In case result_queue_name property is present, the result of the processing will be pushed to the queue with the provided name. If the queue does not exist yet, it will be created on the fly. This is useful when there is another service waiting for the results of processing. That service can simply listen to that queue and will be immediately notified when the results are available. Below is a simple Python script to demonstrate how a service can listen to the result_queue_name and act accordingly.

import pika, sys, os

def main():
    credentials = pika.PlainCredentials('username', 'password')
    connection = pika.BlockingConnection(pika.ConnectionParameters(host='my.domain.name', port=5672, credentials=credentials))
    channel = connection.channel()

    # Create the result queue, in case it does not exist yet
    result_queue_name = 'ocrd-cis-ocropy-binarize-result'
    channel.queue_declare(queue=result_queue_name)

    def callback(ch, method, properties, body):
        print(' [x] Received %r' % body)

    channel.basic_consume(queue=result_queue_name, on_message_callback=callback, auto_ack=True)

    print(' [*] Waiting for job results.)
    channel.start_consuming()

It is important that the result queue exists before one starts listening on it, otherwise an error is thrown. The best way to ensure this is trying to create the result queue in the listener service, as shown in the Python script above. In RabbitMQ, this action is idempotent, which means that the creation only happens if the queue doesn't exist yet, otherwise nothing will happen. For more information, please check the RabbitMQ tutorials.

If the callback_url in the processing message is set, a POST request will be made to the provided endpoint when the processing is finished. The body of the request is the result message described below.

The schema for result messages can be found here. This message is sent to the callback URL or to the result queue, depending on the configuration in the processing message. An example of the message looks like this:

job_id: uuid
status: SUCCESS
path_to_mets: /path/to/mets.xml

With the returned job_id, one can retrieve more information by sending a GET request to the /processor/job/{job_id} endpoint, or to /processor/log/{job_id} to get all logs of that job.

6.4 Processing Worker

A Processing Worker can be started manually, or it can be managed by a Processing Server via a configuration file.
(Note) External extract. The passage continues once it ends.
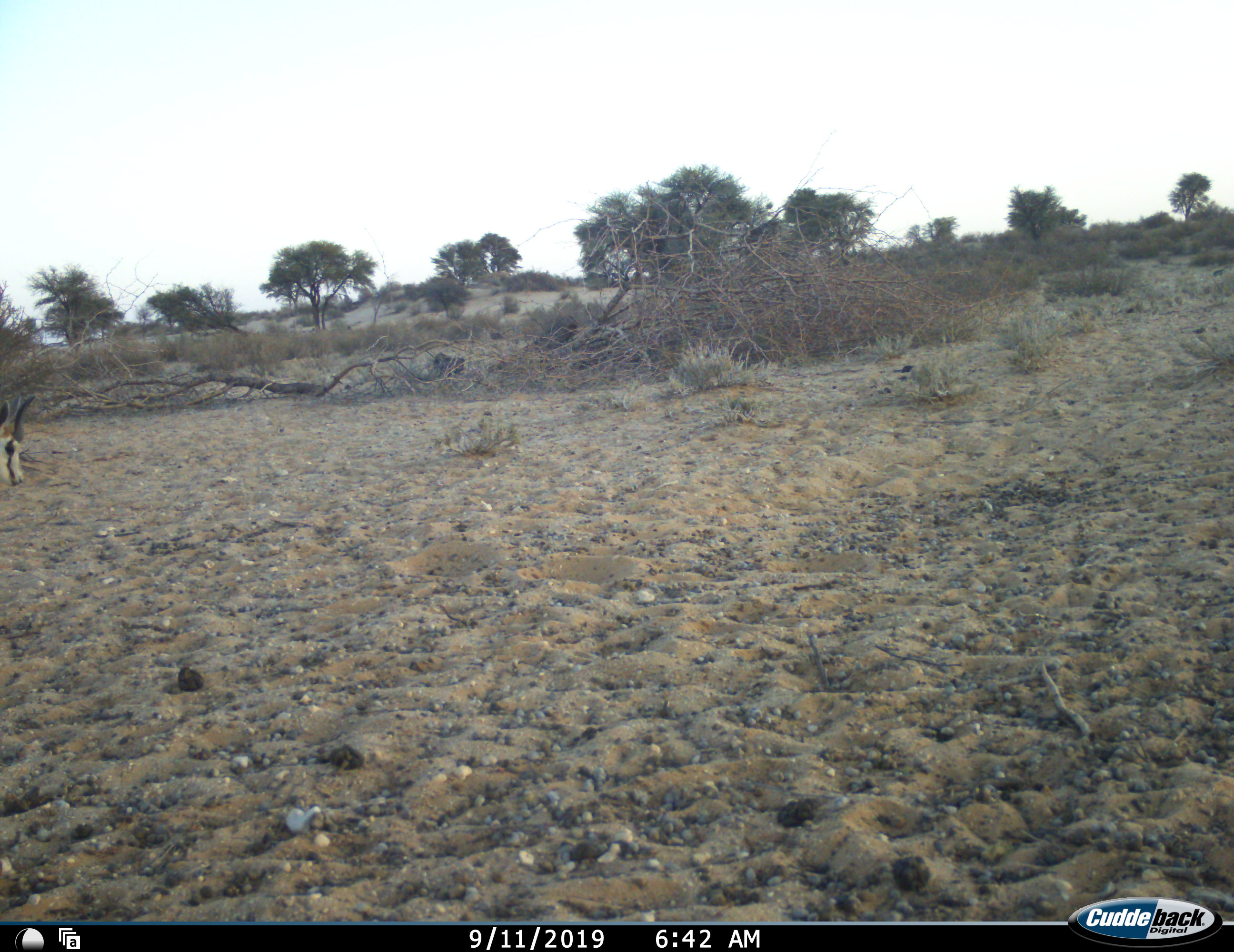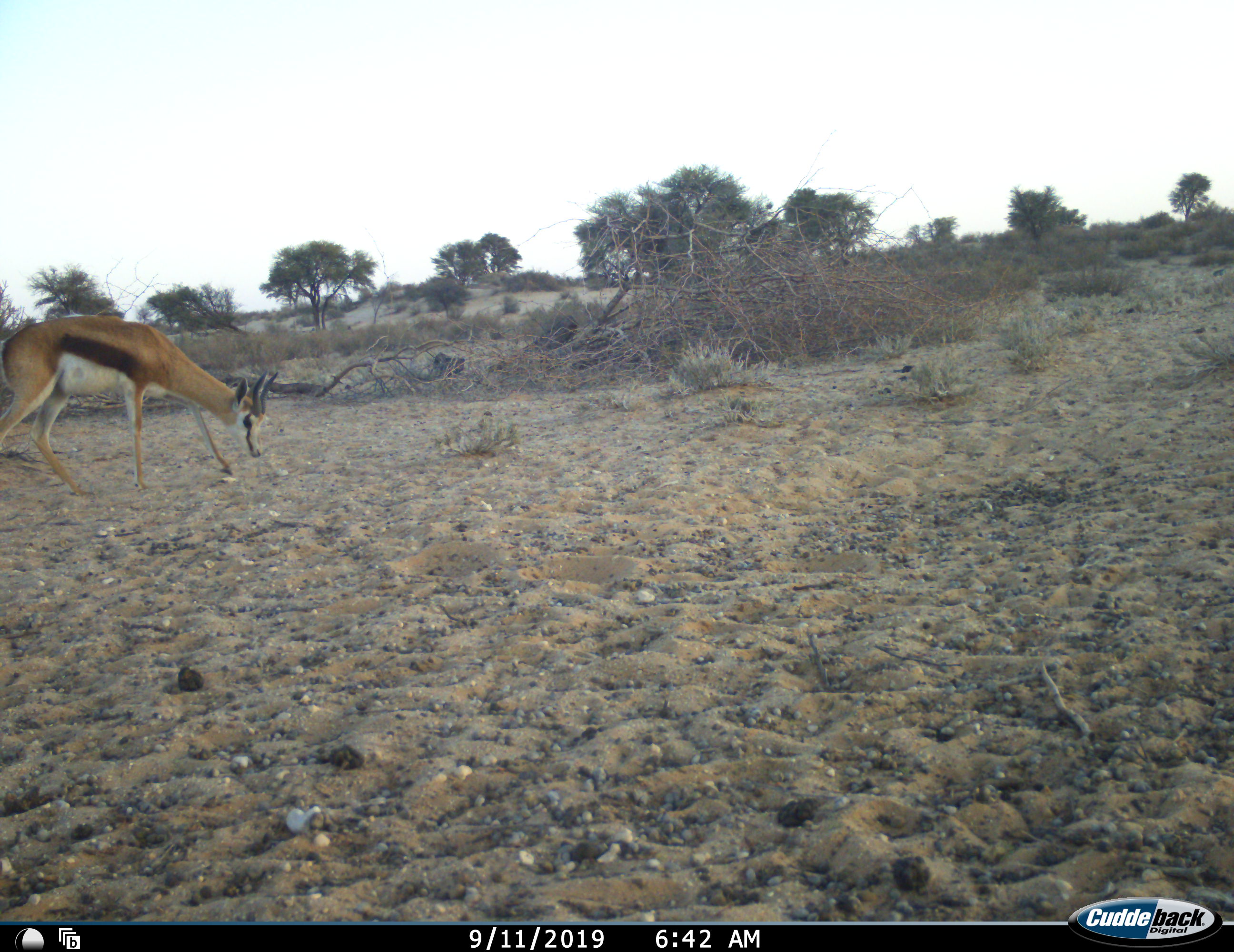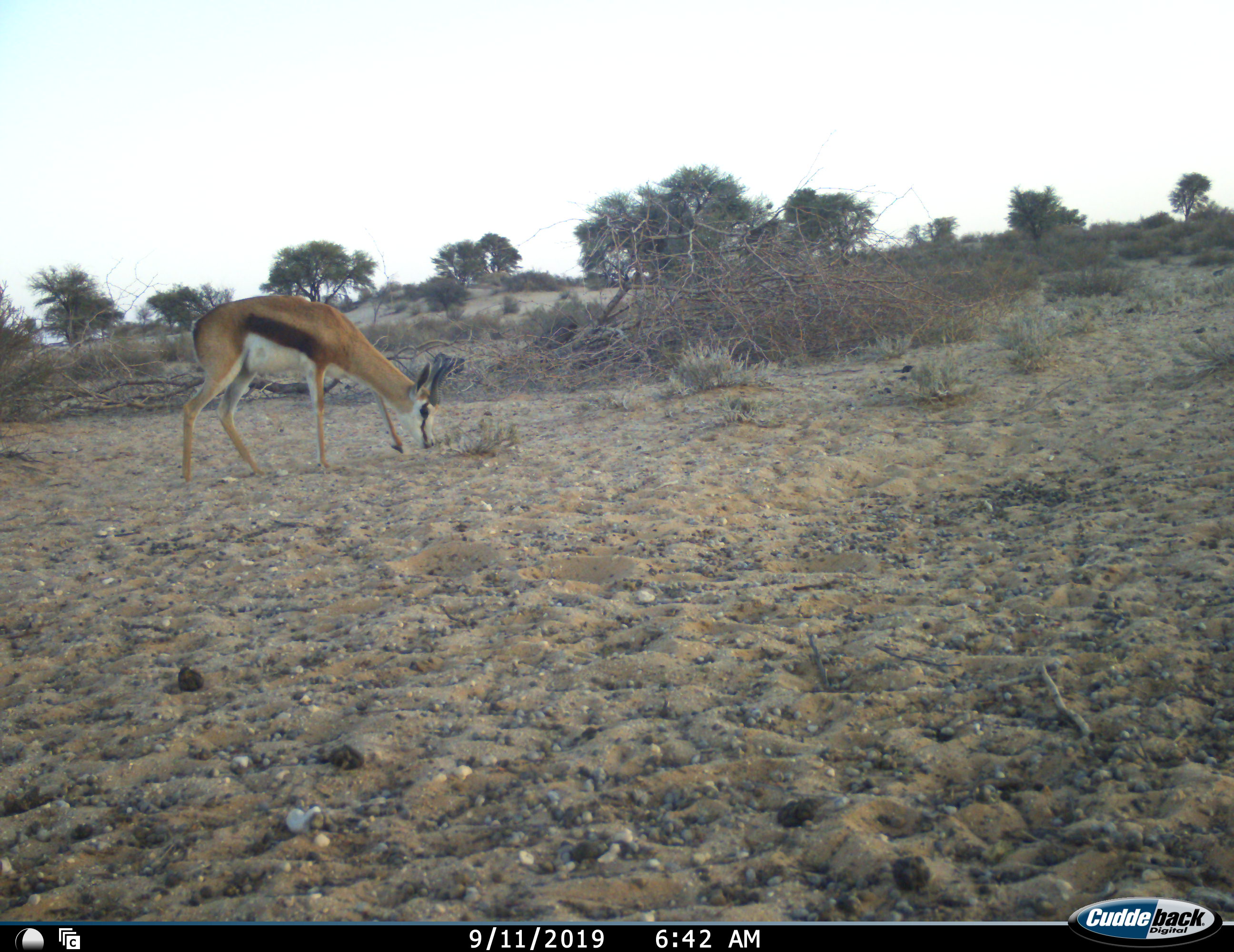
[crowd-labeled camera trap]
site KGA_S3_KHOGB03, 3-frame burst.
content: unidentified animal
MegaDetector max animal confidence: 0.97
There are the two ways to start a processing worker:

# 1. Use processor name
$ <processor-name> worker --queue=<queue-address> --database=<database-address>

# 2. Use ocrd CLI bundled with OCR-D/core
$ ocrd network processing-worker <processor-name> --queue=<queue-address> --database=<database-address>

6.5 Processor Server

Same as Processing Worker, there are also two ways to start a Processor Server:

# 1. Use processor name
$ <processor-name> server --address=<server-address> --database=<database-address>

# 2. Use ocrd CLI bundled with OCR-D/core
$ ocrd network processor-server <processor-name> --queue=<queue-address> --database=<database-address>
  • --address: The URL/address to run the processor server on, format: host:port.
  • --database: a MongoDB connection string to a running instance.

6.6 Database

A database is required to store necessary information such as users requests, jobs statuses, workspaces, etc. MongoDB is used in this case. To connect to MongoDB via a Graphical User Interface, MongoDB Compass is recommended.